1. ## Product of atomic triangular matrices

Hello everybody,
I am trying to prove the following: I am having a triangular $n\times n$ matrix $A$ (with $a_{k,j} = 0 \forall k < j \land a_{j,j} = 1$), I can create atomic triangular matrices $A_{i} = A, a_{kj} = 0 \forall (k \neq j \land j \neq i)$ (in other words: For $A_i$ I set all elements that are not on the main diagonal and that are not in column $i$ to be zero.) Then I need to show that this is true:

$A = A_1 \cdot A_2 \cdot \dots \cdot A_n$

So far I have found: (what might even be the wrong attempt)

\begin{aligned}{}^1\alpha_{ij} &= \sum_{k_{1}=1}^n {}^{1}a_{ik_{1}} {{}^{2}a_{k_{1}j}}\\{}^2\alpha_{ij} &= \sum_{k_{1}=1}^n {}^{1}\alpha_{ik_{1}} {{}^{3}a_{k_{1}j}} = \sum_{k_{1} = 1}^n \Big(\sum_{k_{2}=1}^n {}^{1}a_{ik_{2}} {{}^{2}a_{k_{2}k_{1}}}\Big) {{}^{3}a_{k_{1}j}} = \sum_{k_{1}=k_{2}=1}^n {}^{1}a_{ik_{2}} {{}^{2}a_{k_{2}k_{1}}} {{}^{3}a_{k_{1}j}} \\ & \vdots\\ {}^{n-1}\alpha_{ij} &= \sum_{\{k_{i} = 1\}_{i \in \{1,\dots,n\}}}^n {}^1 a_{ik_{1}}{{}^{n}a_{k_{n-1}j}}\prod_{s=2}^{n-1} {}^s a_{k_{s-1}k_{s}}\end{aligned}

where: ${}^{s}\alpha_{ij}$ is an Element of the result after I performed the first $s$ multiplications. and ${}^{h}a_{ij}$ is an Element of the atomoc triangular matrix $A_h$.
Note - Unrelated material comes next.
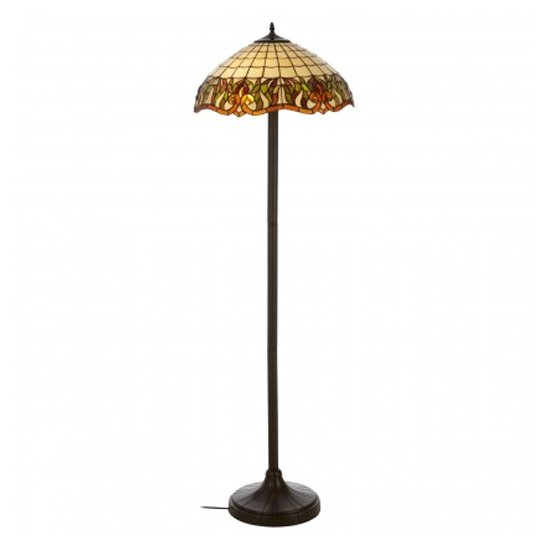 Wisterias Tiffany Umbrella Shade Floor Lamp In Bronze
However, this is where I am stuck: I cannot figure out a way how to prove by the last equation that all the elements must be as in the original matrix.

Thank you for ideas / suggestions / solutions!
Best, Rafael

2. Found a way by complete induction. Thank you!